OVERVIEW
Joubert syndrome, first reported by Joubert et al. in 1969, is a relatively rare developmental malformation, mostly inherited as an autosomal recessive disorder. Typical neuropathologic changes include hypoplasia or hypoplasia of the cerebellar vermis, hypoplasia of the dentate nucleus, basal part of the pontine plexus, and nuclei of the medulla oblongata, and almost complete absence of the pyramidal crossings. Symptoms appear at a very young age and include hypotonia, ataxia, motor and mental retardation, intermittent deep and rapid breathing, and abnormal eye movements. The prevalence is reported to be about 1 per 100,000, with a male to female ratio of about 3:2 in the literature.
Etiology
The disease is a rare developmental abnormality. 34 causative genes have been identified, of which 33 are autosomal recessive and 1 is X-linked.
Symptoms
The common symptom is episodes of shortness of breath, with shortness of breath or apnea in the neonatal period. Other major clinical manifestations include hypotonia, ataxia, motor and mental retardation, and eye movement abnormalities. Some patients have retinal defects or retinal dysplasia, tongue extension, cleft palate, cleft lip, polycystic kidneys and polydactyly. Episodic asthenia, hypotonia and ataxia are the most prominent manifestations.
Examination
1. Magnetic resonance imaging (MRI)
MRI is the neuroimaging method of choice for this syndrome, which can clearly show the posterior cranial fossa malformation and related supratentorial malformations.
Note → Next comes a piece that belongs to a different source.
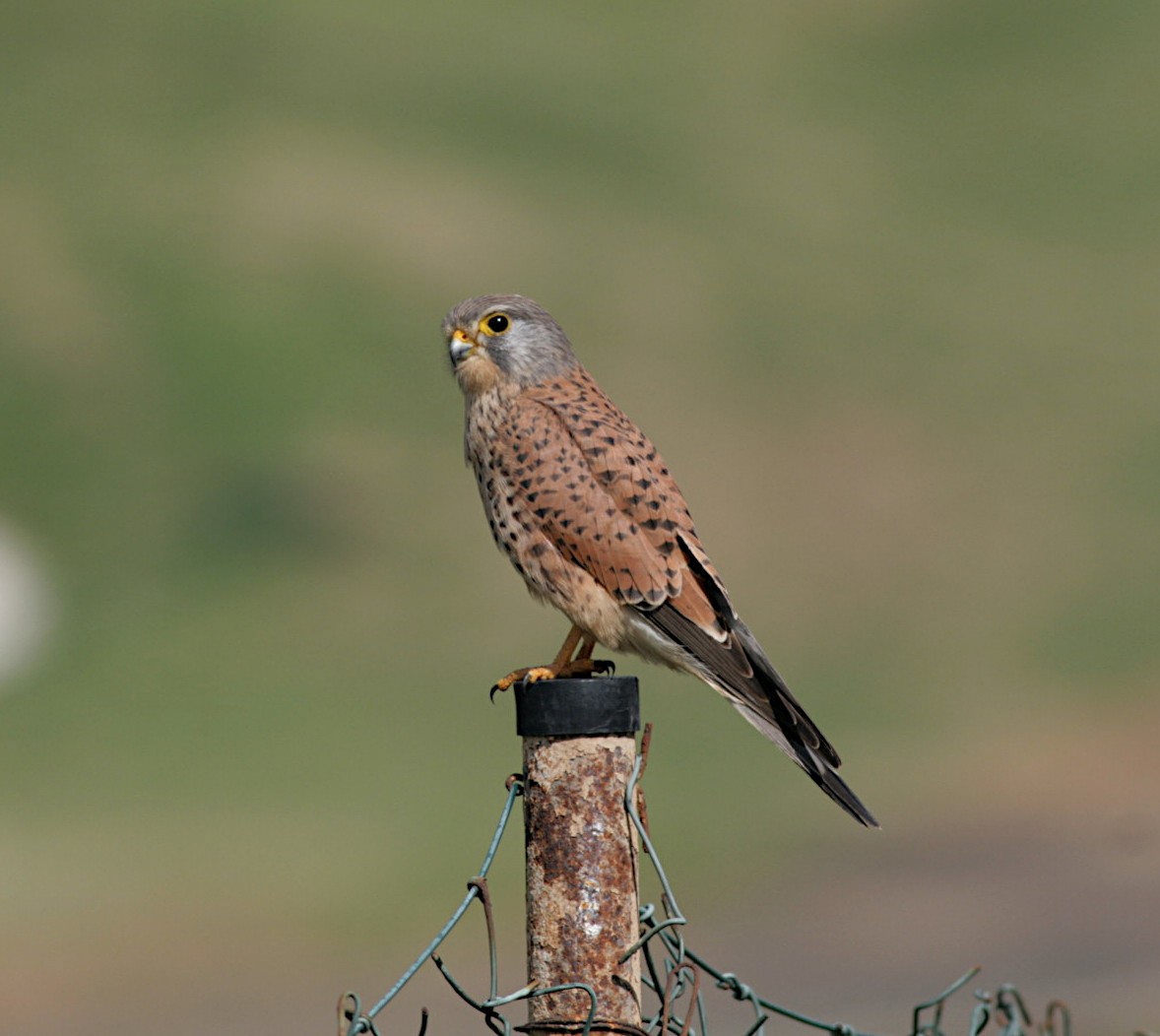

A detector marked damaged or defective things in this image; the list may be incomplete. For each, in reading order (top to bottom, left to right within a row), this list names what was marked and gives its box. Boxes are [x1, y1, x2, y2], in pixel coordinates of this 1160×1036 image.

The characteristic features are partial or complete absence of the cerebellar vermis and abnormal brainstem development. In the case of complete absence of the cerebellar peduncle, the two cerebellar hemispheres are juxtaposed at the midline, but not fused; CT scan and MRI scan peripherally show low-density shadows between the two cerebellar hemispheres and a long T1, T2 signal shadow called the midline fissure. Due to the widening and deformation of the midbrain-brain pontine junction, the cephalic to caudal fourth ventricle is widened with a triangular shape in the middle and a batwing shape in the upper part, which is known as the batwing sign. Thinning and lengthening of the isthmus (midbrain-brain pontine junction) results in a deepening of the pedunculopontine fossa, and the superior cerebellar peduncle is lengthened and thickened to be nearly perpendicular to the brainstem. The deepened fossa, thickened and prolonged superior cerebellar peduncle, and hypoplastic cerebellar peduncle resemble molars in the axial view through the isthmus, which is called the molar sign.
2. Nuclear medicine examination
16F-FDG PET brain imaging showed that: in sagittal position, glucose metabolism of the cerebellar thalamus was significantly decreased in the earthy part of the cerebellum, and the fourth ventricle was enlarged; in coronal position, glucose metabolism of the right side of the cerebellum was significantly decreased; in transverse view, radioactivity of the cerebral cortex was lower than the radioactivity of the basal ganglia, and that radioactivity of the right visual cortex was decreased compared with that of the left side.
Diagnosis
The clinical diagnosis is based on the symptoms of hypotonia, developmental delay, episodes of shortness of breath and/or apnea, combined with the typical imaging changes, i.e., cerebellar brainstem malformation (molar sign). Genetic testing is required.
Differential Diagnosis
Joubert syndrome often needs to be differentiated from Dindy-Walker syndrome, rhombencephalic association, Down syndrome, etc. The following are the differential diagnosis of Joubert syndrome
1. Patients with Dandy-Walker syndrome have a normal width of the brainstem isthmus and no molar sign, which can be used as a point of differentiation between the two.
2. The rhombencephalic coalition is the fusion of the cerebellar hemispheres on both sides and the absence of the cerebellar peduncle, with no midline fissure present between the cerebellar hemispheres on both sides, and the clinical manifestations characteristic of Joubert’s syndrome can help in the differentiation.
3. Down syndrome can be clearly diagnosed according to the typical clinical manifestations or the chromosome grouping of chromosome 21-3.
Treatment of Joubert syndrome
Joubert’s syndrome is mostly treated with a combination of rehabilitation training, nerve blocks, and medications, with rehabilitation training before the age of 1 year.
Prevention
According to the genotype of the pre-diagnosed person, parents carry out genetic counseling, prenatal diagnosis and so on.